(Directions for this task):
Copy each line of the data below in which the word "site" can be found.

(Exercise materials):
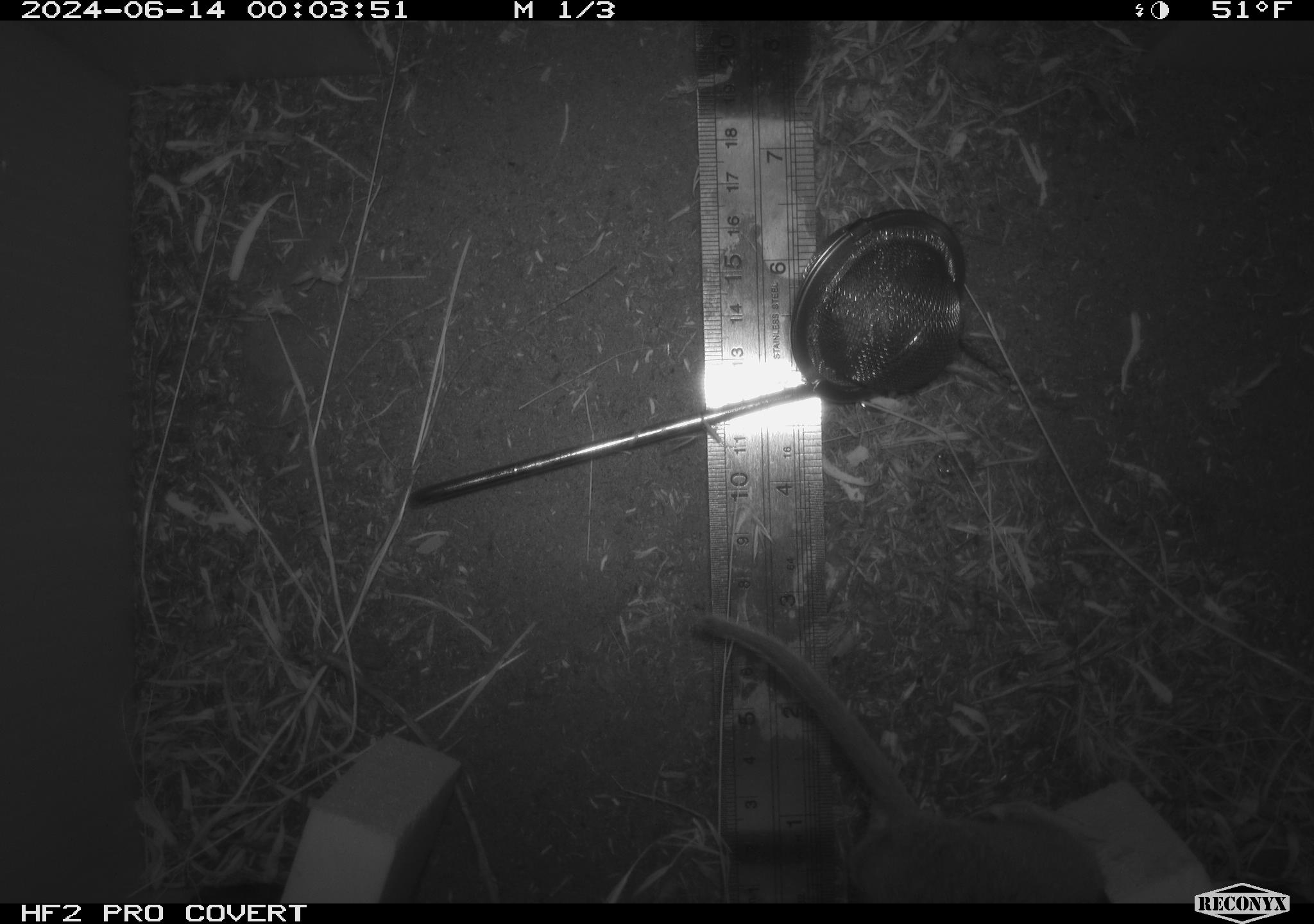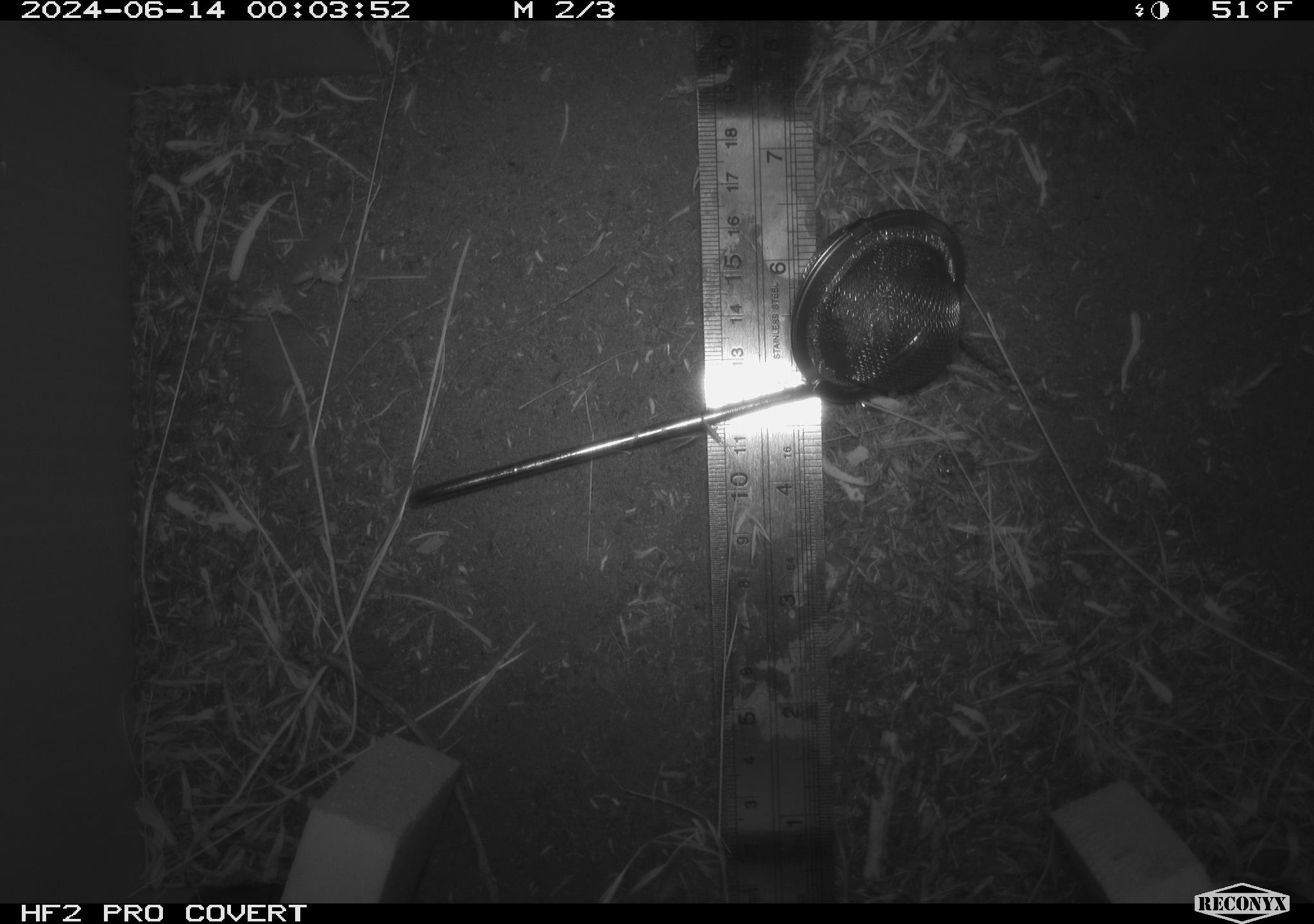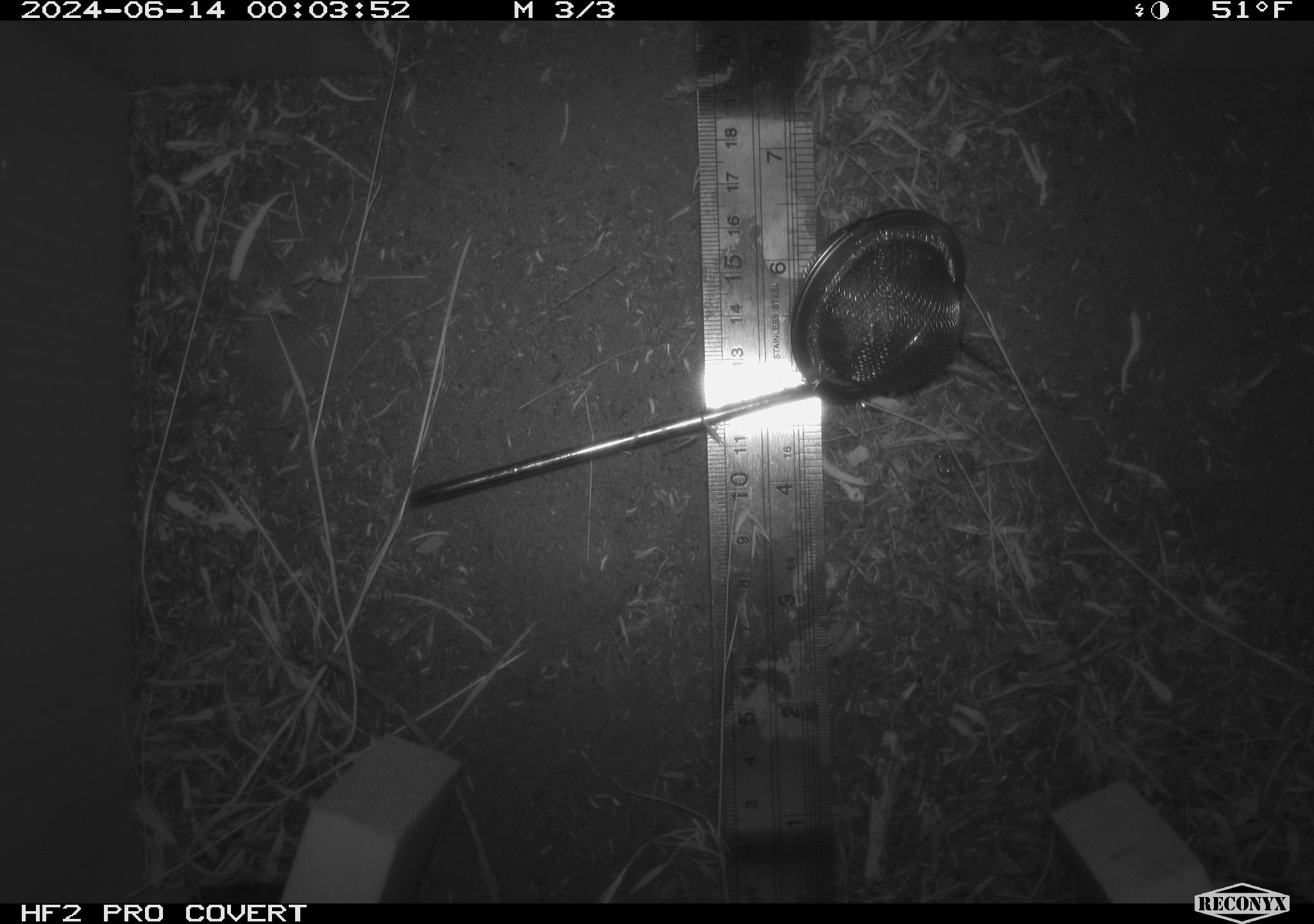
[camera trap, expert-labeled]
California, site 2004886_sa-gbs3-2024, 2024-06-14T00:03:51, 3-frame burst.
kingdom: Animalia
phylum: Chordata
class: Mammalia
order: Rodentia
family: Cricetidae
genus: Neotoma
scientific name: Neotoma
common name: pack rat or woodrat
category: neotoma species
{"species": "neotoma species (pack rat or woodrat) (Neotoma)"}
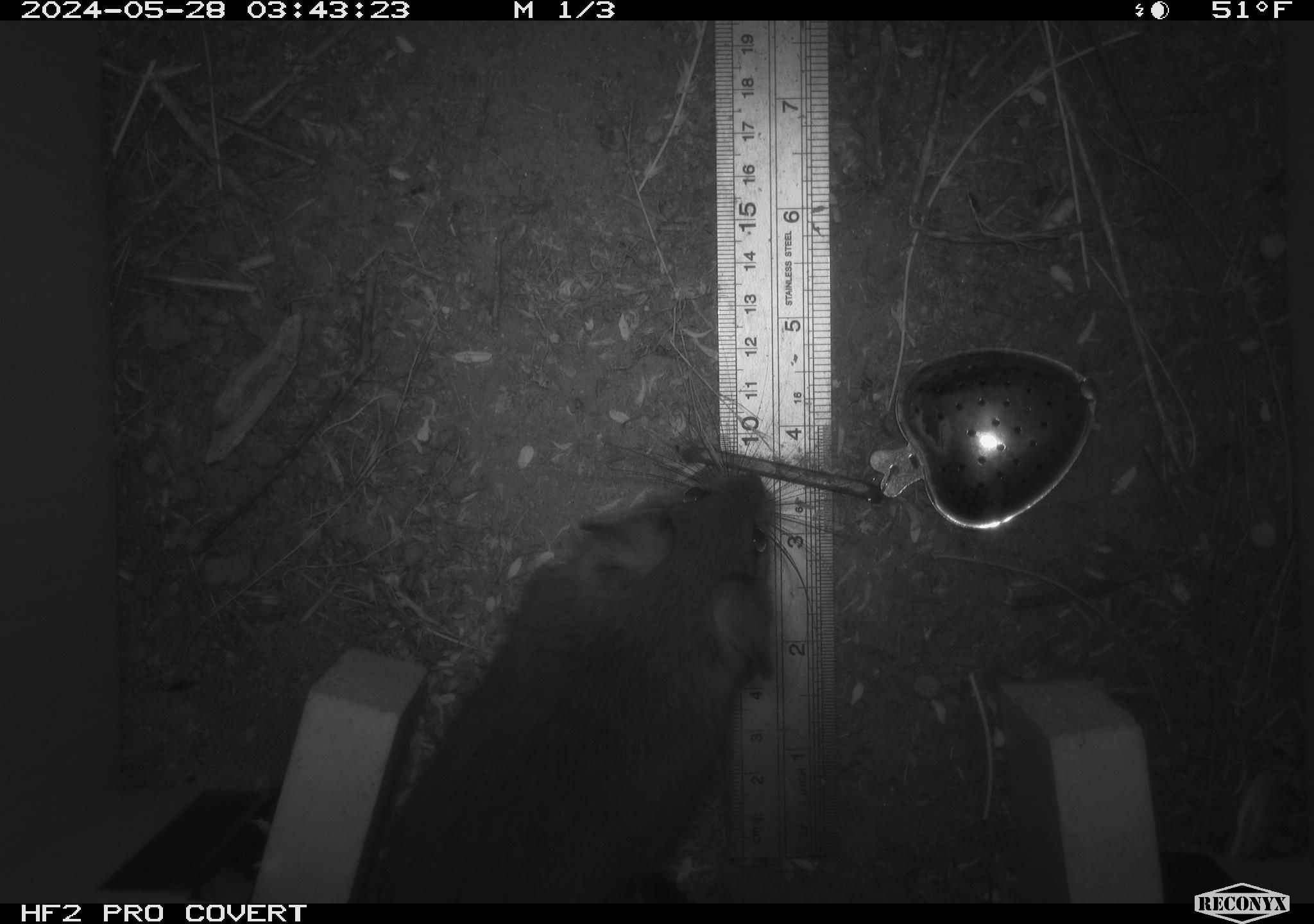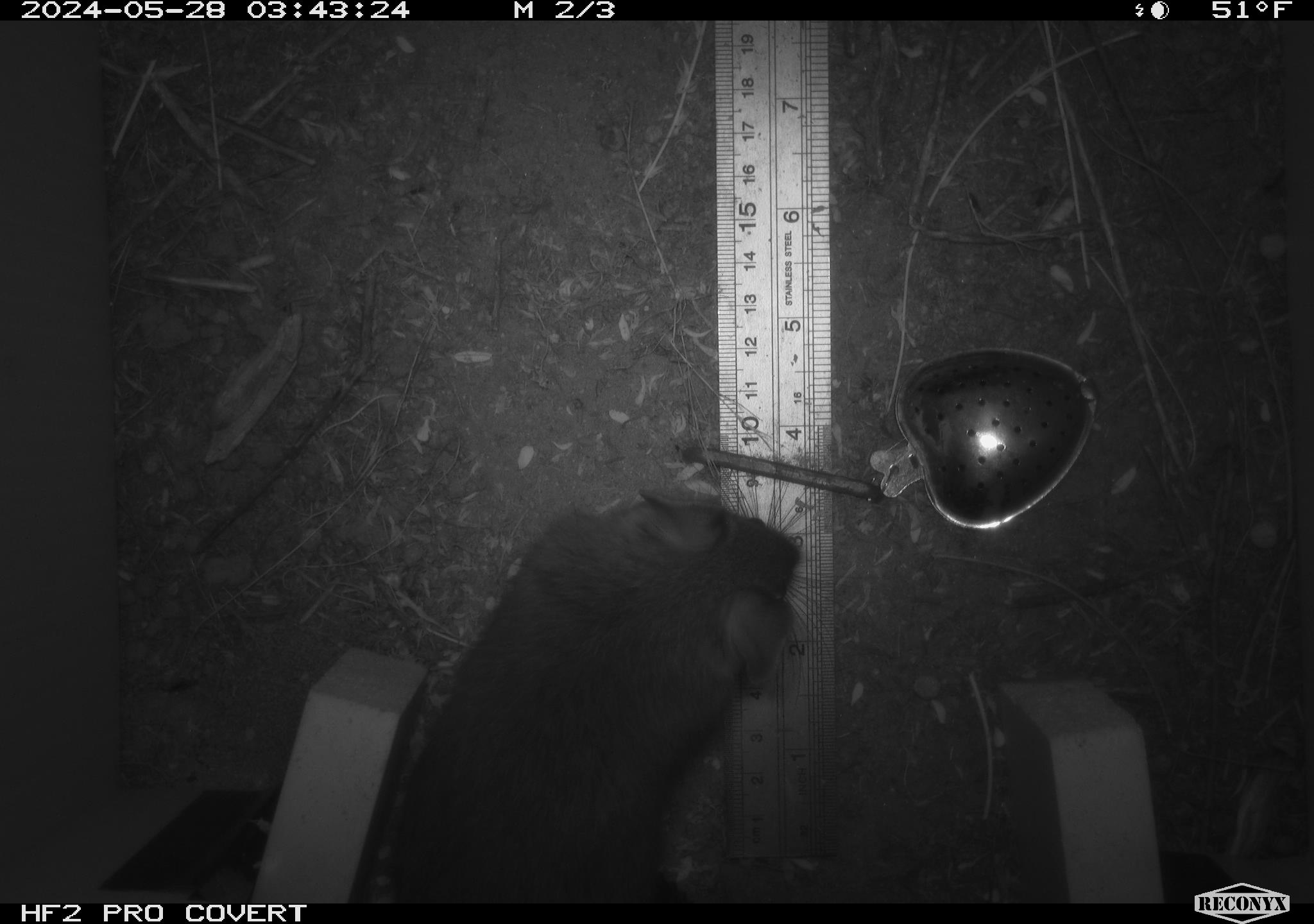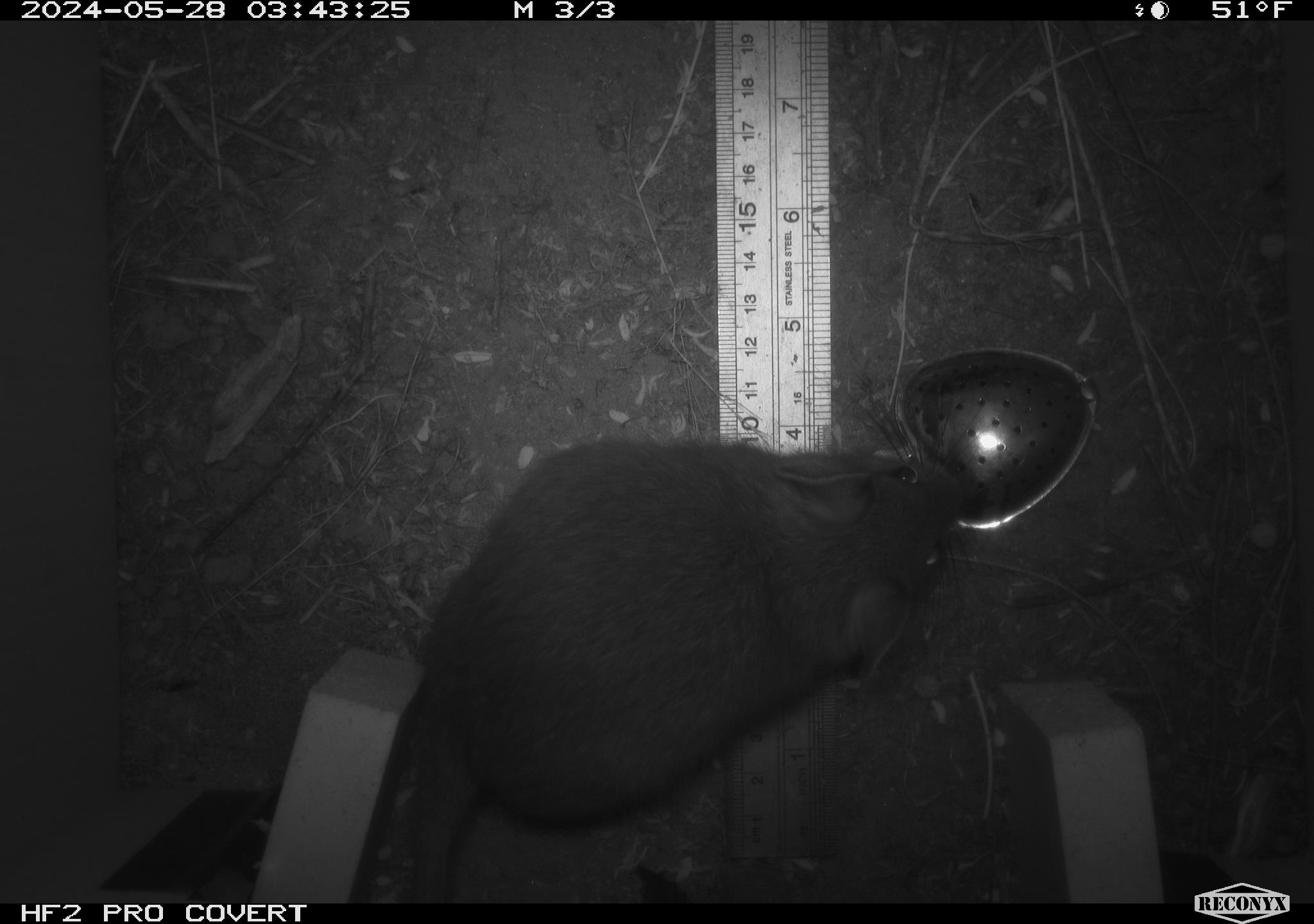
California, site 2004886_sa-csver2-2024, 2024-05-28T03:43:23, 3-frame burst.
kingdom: Animalia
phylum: Chordata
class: Mammalia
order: Rodentia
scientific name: Rodentia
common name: rodent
Rodent (Rodentia).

(Exercise result):
California, site 2004886_sa-gbs3-2024, 2024-06-14T00:03:51, 3-frame burst.
California, site 2004886_sa-csver2-2024, 2024-05-28T03:43:23, 3-frame burst.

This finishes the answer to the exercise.